### Text
===
RAHI: A support group for survivors of sexual abuse and incest
RAHI (Recovery and Healing from Incest) in New Delhi has been providing counselling and support to women survivors of sexual abuse since 1996.
Incest is defined as sexual contact between two family members who are considered too closely tied by blood for marriage. Sexual abuse, which is unwanted sexual contact directed from a perpetrator towards a victim, within families amounts to incest. According to the National Centre for Biotechnology Information (NCBI), a UNICEF survey revealed that, in 2005 to 2013, 10 percent of Indian girls might have fallen prey to sexual violence between the age of 10 and 14 years, and 30 percent between 15 and 19 years. Almost 42 percent of Indian girls have suffered from sexual violence before their teenage years.
In a chat over the phone, Anuja Gupta, founder of RAHI and an abuse survivor herself, unabashedly states that her own experiences led her to found this organisation. One admires her courage and grit in starting something so unique in the Indian social fabric and speaking about it regardless of possible taboo.
Let me warn you, when you are speaking to the founder, you have to listen to a 22-year-old history, she laughs.
Fighting a brave battle
In 1990, when Anuja was 37 years old, counsellor Ashwini Ailawadi of a group counselling session, and Anuja’s brother encouraged her to launch RAHI. Since then, the organisation has been showing light at the end of the tunnel to many survivors of abuse.
For Anuja, it has been a tremendously exciting journey and has demanded all her courage and conviction to create as well as sustain a movement so ahead of her own times. “The impact is long-term,” she says. She is an expert trainer, therapist and educator in the field of child sexual abuse and incest, and she took up these roles when doing so was a taboo in our society.
Anuja conducts training with mental health professionals, students, parents, teachers, counsellors, and social workers. She lectures and presents extensively on the subject at universities, schools, conferences, NGOs and other forums in the country and abroad. She also conducts individual and group therapy with adult survivors and their families. She was part of the national core team that has drafted The Protection of Children against Sexual Offences Bill, 2011.
As RAHI’s Programme Consultant and Communications Manager, Ashwini, conceptualises RAHI’S programmes and oversees their functioning. He first started working against child abuse in the nineties, and he has been instrumental in the founding of RAHI.
Wings of fire
Established in 1996, RAHI provides education and awareness about child sexual abuse and incest, along with training, capacity building and skill development to victims. They call it the RAHI model of healing. The organisation believes that it is the survivors who can upturn the system with understanding and effort. Based in New Delhi and working across the country, RAHI offers counselling services and does research on sexual abuse and gender violence. It has published literature on survivor’s tales, and did the research for 30 Days of September, written by Mahesh Dattani, which is India’s first play on incest. The play was based on the stories that survivors shared with the playwright.
===
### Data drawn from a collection
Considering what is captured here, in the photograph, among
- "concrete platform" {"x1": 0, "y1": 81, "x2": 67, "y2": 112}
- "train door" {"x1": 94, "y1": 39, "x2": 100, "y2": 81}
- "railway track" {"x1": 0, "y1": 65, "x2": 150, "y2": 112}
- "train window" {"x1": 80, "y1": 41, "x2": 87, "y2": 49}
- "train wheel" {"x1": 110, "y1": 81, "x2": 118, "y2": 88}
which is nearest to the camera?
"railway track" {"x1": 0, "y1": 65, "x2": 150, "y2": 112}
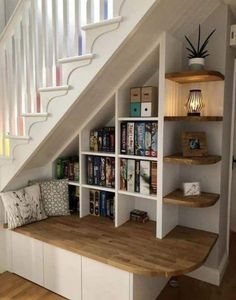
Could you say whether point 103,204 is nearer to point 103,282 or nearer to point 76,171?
point 76,171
===
### Instructions
**1.** From the article about RAHI, reproduce the passage that begins with the words containing "In a chat over" and ends with "survivors of abuse.".
**2.** Name every group of people that the article about RAHI says Anuja Gupta conducts training with.
**3.** Carry the article about RAHI forward from its final sentence.

### Task results
**1.**
In a chat over the phone, Anuja Gupta, founder of RAHI and an abuse survivor herself, unabashedly states that her own experiences led her to found this organisation. One admires her courage and grit in starting something so unique in the Indian social fabric and speaking about it regardless of possible taboo.
Let me warn you, when you are speaking to the founder, you have to listen to a 22-year-old history, she laughs.
Fighting a brave battle
In 1990, when Anuja was 37 years old, counsellor Ashwini Ailawadi of a group counselling session, and Anuja’s brother encouraged her to launch RAHI. Since then, the organisation has been showing light at the end of the tunnel to many survivors of abuse.

**2.** Mental health professionals, students, parents, teachers, counsellors, and social workers.

**3.**
The HumRAHI programme ties the prevention of child marriage to prevention of sexual abuse in homes that young girls live in till they are of age. It trains grassroots workers to prevent and preempt child sexual abuse. Adolescents for Sexual Abuse Prevention (ASAP) is a programme offered to schools to involve both students and teachers in awareness and skill training against sexual abuse. Here, RAHI offers sessions with teachers, counsellors, parents, as well as with teens.
The Peer Education Programme (PEP) in colleges trains college girls to be listeners, and effectors of social change. The programme is aimed to modify attitudes towards sexual abuse and to create resources of healing within the peer group. Launched in 2004, there have been 84 Peer Educators (PEs) so far. Once trained, they conduct educational and cultural events for girls and boys of their peer group. Those who do not have time to be a PE, have the opportunity to attend the one-day How to Help a Friend Workshops on handling disclosure of child sexual abuse.
In the nature of the phoenix that is reborn after being burnt to ashes, RAHI selects and trains women survivors of sexual abuse over the age of 21 to be Firebirds.
After being shortlisted through an application form and an interview, the women attend a two-day workshop “combining group work and theoretical information that allows survivors to meet other survivors, share and learn with each other, make meaning of their abuse and gain knowledge on the subject that will help them become advocates. During the workshop, participants draw out a plan of social action according to their interests and skills. The workshop is followed by ‘Firebirds’ conducting these activities in their communities. The process continues to be therapeutic and a mentoring support for them,” reports the RAHI website.
RAHI’s methods are those of a rooted change — they question, explore and heal the very depths of social wounds.